In Bulgarien dagegen herrscht Ausverkauf, auch bei den Vereinen: Wer kann, geht weg, und darunter leidet die Qualität des bulgarischen Fußballs. Die Nationalmannschaft, so ist zu erfahren, sei die nunmehr einzige Elf, bei der die Leute noch aus dem Häuschen geraten. Da treten die Helden an, die es im Westen zu was gebracht haben. Wer Sport schaut, um zu vergessen, tut dies im Fernsehen und nicht im Stadion. Die Satellitenschüsseln auf den Dächern selbst in den ärmsten Vierteln der Stadt zeigen, daß sich diesen Fluchtweg niemand nehmen läßt.
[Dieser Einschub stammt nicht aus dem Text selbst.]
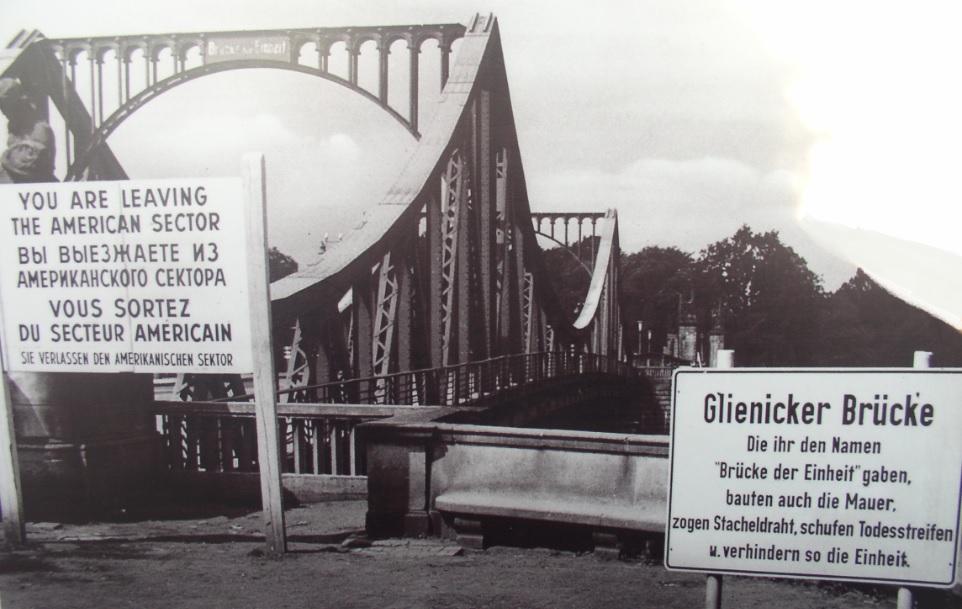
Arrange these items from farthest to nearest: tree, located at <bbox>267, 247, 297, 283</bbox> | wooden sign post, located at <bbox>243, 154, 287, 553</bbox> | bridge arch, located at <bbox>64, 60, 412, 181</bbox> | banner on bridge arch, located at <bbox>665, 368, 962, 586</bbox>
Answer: tree, located at <bbox>267, 247, 297, 283</bbox>, bridge arch, located at <bbox>64, 60, 412, 181</bbox>, wooden sign post, located at <bbox>243, 154, 287, 553</bbox>, banner on bridge arch, located at <bbox>665, 368, 962, 586</bbox>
Auch kaum eine Kneipe, in der nicht täglich durch die Sportsendungen aus ganz Europa gezappt wird. Station wird natürlich am liebsten bei den Sendern gemacht, die gerade eine Begegnung zeigen, in der ein bulgarischer Spieler mitwirkt.

Für die mageren Zuschauerzahlen im Stadion ist aber nicht nur die sinkende Attraktivität der Spiele verantwortlich, sondern auch die eingangs erwähnten 50 Pfennig. Der Jugendtrainer von Etar Tarnovo bringt das Problem auf den Punkt: „50 Pfennig, das ist soviel wie für ein Brot. Es gibt verdammt viele Leute, die sich genau überlegen müssen, für was von beiden sie das Geld ausgeben wollen: Brot oder Fußball.“ Weshalb nicht nur Verzagte den Stadien fernbleiben oder solche, die mit einer gewissen Arroganz sich von allem Bulgarischen abwenden, sondern auch solche, die es sich einfach nicht leisten können.
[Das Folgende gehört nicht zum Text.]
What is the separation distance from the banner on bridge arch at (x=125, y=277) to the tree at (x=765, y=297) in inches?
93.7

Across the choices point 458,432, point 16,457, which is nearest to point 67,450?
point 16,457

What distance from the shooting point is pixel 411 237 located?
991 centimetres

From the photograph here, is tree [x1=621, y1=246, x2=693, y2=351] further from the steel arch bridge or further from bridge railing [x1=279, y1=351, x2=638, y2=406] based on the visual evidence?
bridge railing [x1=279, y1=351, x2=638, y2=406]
Krassi Kalcew, Co-Trainer der ersten Mannschaft, sitzt auf dem Sofa im Vereinsbüro und blättert bescheiden im Fotoalbum von der Meisterfeier 1995. Er erzählt nicht überschwenglich, nicht sentimental, nicht wehleidig, er erzählt ernst und ruhig. Da habe der innerbulgarische Fußball zwar auch schon nachgelassen, aber wenigstens ist man in Tarnovo noch mal Meister geworden, das Stadion war voll, und zur Meisterfeier sind auch die verlorenen Söhne Tarnovos Balakow und Co. erschienen. Krassko Balakow sei sein Freund, erzählt Kalcew. Und die Meisterfeier ein großer Tag! Kalcew deutet auf die Wimpel an der Wand – Kaiserslautern, Groningen, Prag und viele mehr sind schon in Tarnovo angetreten. Er selbst hat zehn Jahre lang für Tarnovo gekickt, über 300 Spiele. Und Kalcew versteht, warum nur noch wenige ins Stadion kommen und die wenigen so den Kopf hängenlassen: Noch nie sei die Situation in Bulgarien derart deprimierend gewesen, und jeder, aber auch jeder werde davon angesteckt. Kalcew bemüht nicht die große Vergangenheit, um zu vergessen – aber auch nicht die Zukunft, um zu hoffen.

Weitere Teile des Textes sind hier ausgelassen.